A US court has approved a plan for FTX, the defunct cryptocurrency exchange, to pay back billions of dollars to its customers.
This decision comes almost two years after FTX filed for bankruptcy in November 2022, when it collapsed following major financial mismanagement by its founder, Sam Bankman-Fried.
The approval, given by US Bankruptcy Judge John Dorsey on 7 October, allows FTX to use up to $16.5 billion of recovered funds to repay customers who lost their money.
Judge Dorsey called the case “a model” for handling complicated bankruptcy cases under Chapter 11 of the US Bankruptcy Code.
The plan involves various settlements with FTX customers, creditors, US government agencies, and liquidators working outside of the country. These settlements ensure that FTX customers will be prioritised for repayment over fines or taxes owed to regulators.
FTX’s current CEO, John J. Ray III, described the court’s approval as an important step toward making repayments.
“The Court’s confirmation of our Plan is a significant milestone on our pathway to distributing cash to customers and creditors”, said Ray.
Customers to recover 119%, but concerns remain
The court-approved plan will allow FTX to repay 98% of the claims made by users, which amounts to about 119% of the value in their accounts at the time the company went bankrupt.
FTX estimates that it will have between $14.7 billion and $16.5 billion available to repay its customers, making this one of the largest bankruptcy asset distributions in history.
However, not everyone is happy with the plan. Many customers are frustrated because the repayment is based on the value of cryptocurrencies in November 2022.
At that time, Bitcoin ($BTC) was worth around $16,000. As of now, Bitcoin’s value has surged to over $63,000, leaving some customers feeling they missed out on significant gains in the market since the company collapsed.
David Adler, a lawyer representing some of the unhappy creditors, explained: “Customers are struggling to accept that they are receiving a full recovery based on prices from when FTX collapsed, not today’s significantly higher market value”.

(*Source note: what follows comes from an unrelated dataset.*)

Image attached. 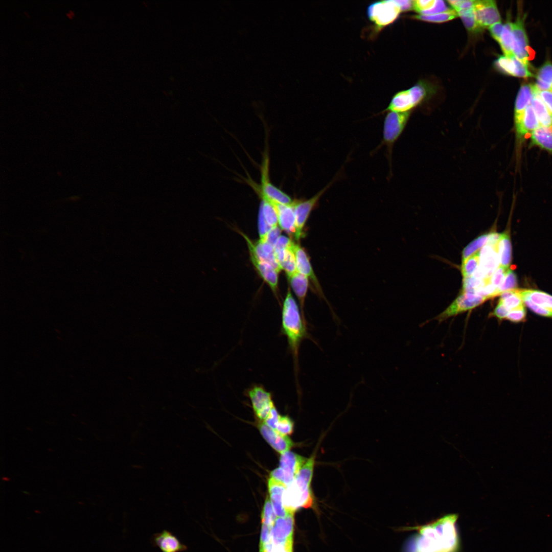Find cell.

FTX has responded to these concerns, explaining that the original cryptocurrency assets customers deposited can’t be returned because those assets were misused by Bankman-Fried and his company, Alameda Research.
Legal issues and recovery efforts continue
FTX’s collapse led to several criminal charges and civil lawsuits against those involved. Sam Bankman-Fried was sentenced to 25 years in prison for stealing customer funds and using them to make risky investments through his hedge fund, Alameda Research.
He is currently appealing his conviction. Former Alameda Research CEO, Caroline Ellison, was also sentenced to two years in prison for her role in the fraud.
The company is still in discussions with the US Department of Justice over $1 billion in funds that were seized as part of the criminal case against Bankman-Fried. Some of this money could go to FTX shareholders, who rarely receive anything in bankruptcy cases.
Court documents suggest that shareholders could receive as much as $230 million from these funds.
In addition to recovering customer funds, FTX has also managed to raise money by selling off its investments in other companies. This includes the sale of its stake in an AI startup called Anthropic.
Ray praised the hard work of the professionals involved in this recovery effort, saying, “Today’s success is a result of the hard work and expertise of the professionals involved in this case, who have managed to recover billions by reconstructing FTX’s financial records and gathering assets globally”.
FTX has not yet confirmed when it will start distributing the funds to its users. There were false rumours circulating in September that suggested the repayments had already begun.
When these billions of dollars are eventually returned to crypto users, it could have a significant impact on the cryptocurrency market, much like the repayments made in the Mt. Gox case earlier in 2024.